Brad Loveless has led the department since the start of Gov. Laura Kelly’s administration in January 2019. He intends to retire in 2024, when a new secretary is appointed.
The governor’s office said the administration will begin its search for a new secretary in coming days.
“In retiring from this role, I won’t be running away from this great work but rather running toward more time with my wife, Mindy, my boys and their kids, and my mom back in Ohio so that I can enjoy more days with them and all of our friends in the Sunflower State,” Loveless said.
Loveless led the agency as it established the Little Jerusalem Badlands and Lehigh Portland state parks, and extended the Flint Hills Trail. He advocated for incentives for landowners who make conservation efforts and clashed with lawmakers over a proposed transfer of deer permits to out-of-state hunters.

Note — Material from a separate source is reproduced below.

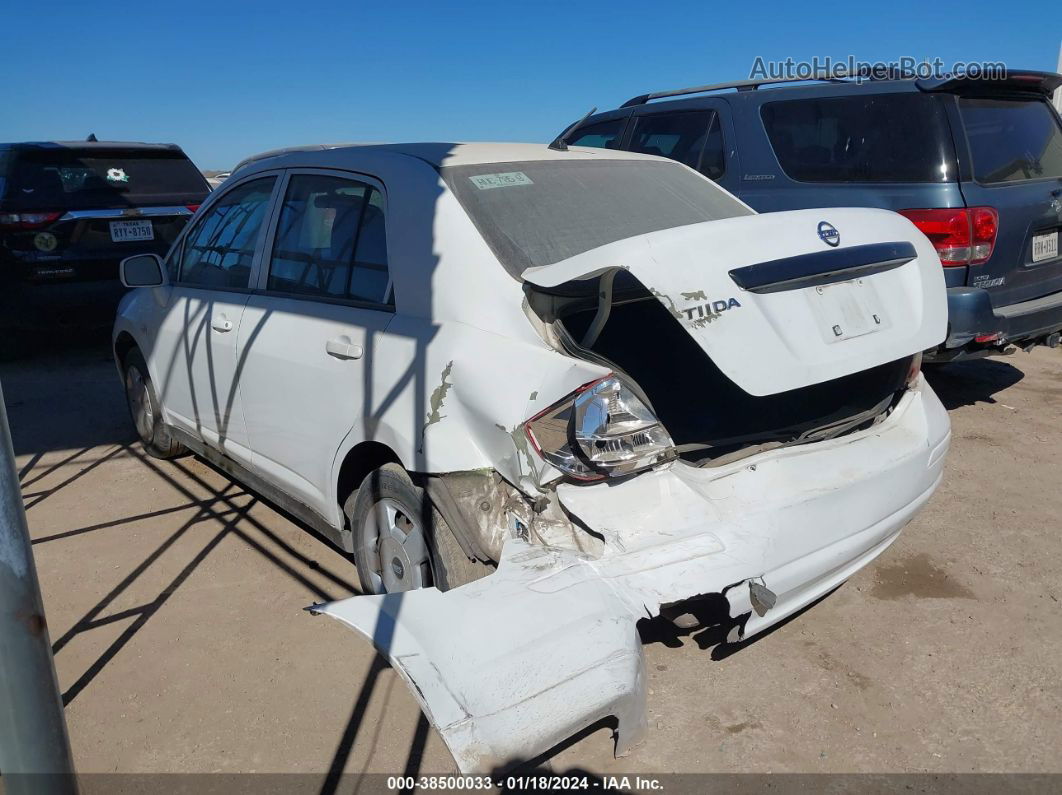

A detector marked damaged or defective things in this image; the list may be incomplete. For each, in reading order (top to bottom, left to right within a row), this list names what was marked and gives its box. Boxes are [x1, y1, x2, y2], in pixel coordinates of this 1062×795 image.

broken tail light [528, 376, 676, 482]
crumpled bumper [312, 376, 952, 776]
severe rear damage [310, 196, 956, 776]
broken tail light [900, 207, 1000, 266]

The governor’s office said the agency successfully stocked three protected species under his watch — Plains Minnows and Neosho and Fatmucker Mussels.

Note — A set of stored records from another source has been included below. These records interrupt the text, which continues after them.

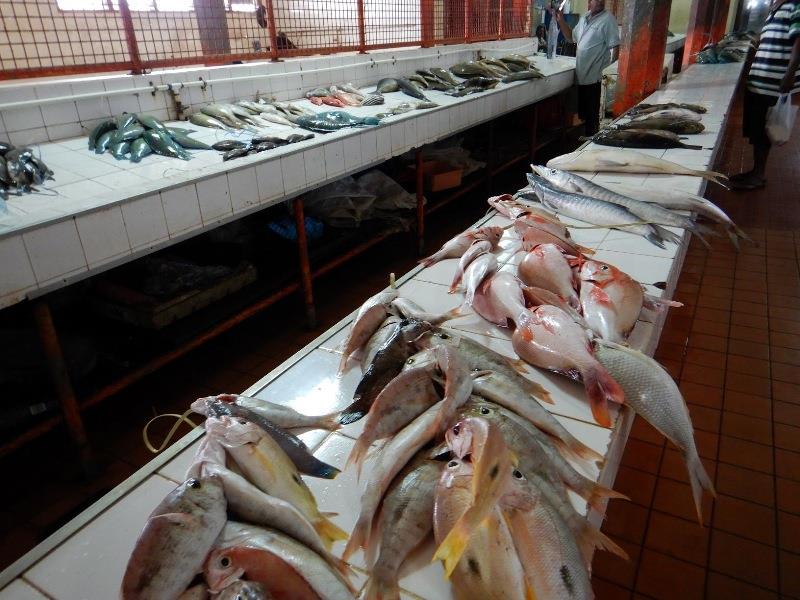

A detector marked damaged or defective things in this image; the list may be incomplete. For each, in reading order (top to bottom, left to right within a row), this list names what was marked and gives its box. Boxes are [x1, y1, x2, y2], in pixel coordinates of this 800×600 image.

rusty metal pole [118, 0, 143, 75]
rusty metal pole [266, 0, 282, 61]
rusty metal pole [612, 0, 656, 116]
rusty metal pole [684, 0, 716, 67]
rusty metal pole [294, 198, 318, 328]
rusty metal pole [32, 302, 94, 476]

“It’s difficult to express how grateful I am to Gov. Kelly for this opportunity to work with my smart, dedicated, hard-working colleagues at Wildlife and Parks,” Loveless said. “By supporting staff and their good ideas for how to best accomplish promoting the health and wise use of our fish, wildlife, and abundant recreational resources, a dream of mine was fulfilled — serving the people and state that I love.”
Kelly congratulated Loveless on his “well-deserved retirement” and said his “expertise will be greatly missed.”
“I thank him for his commitment to conservation, to our state parks, and to ensuring Kansans can enjoy the great outdoors for generations to come,” Kelly said.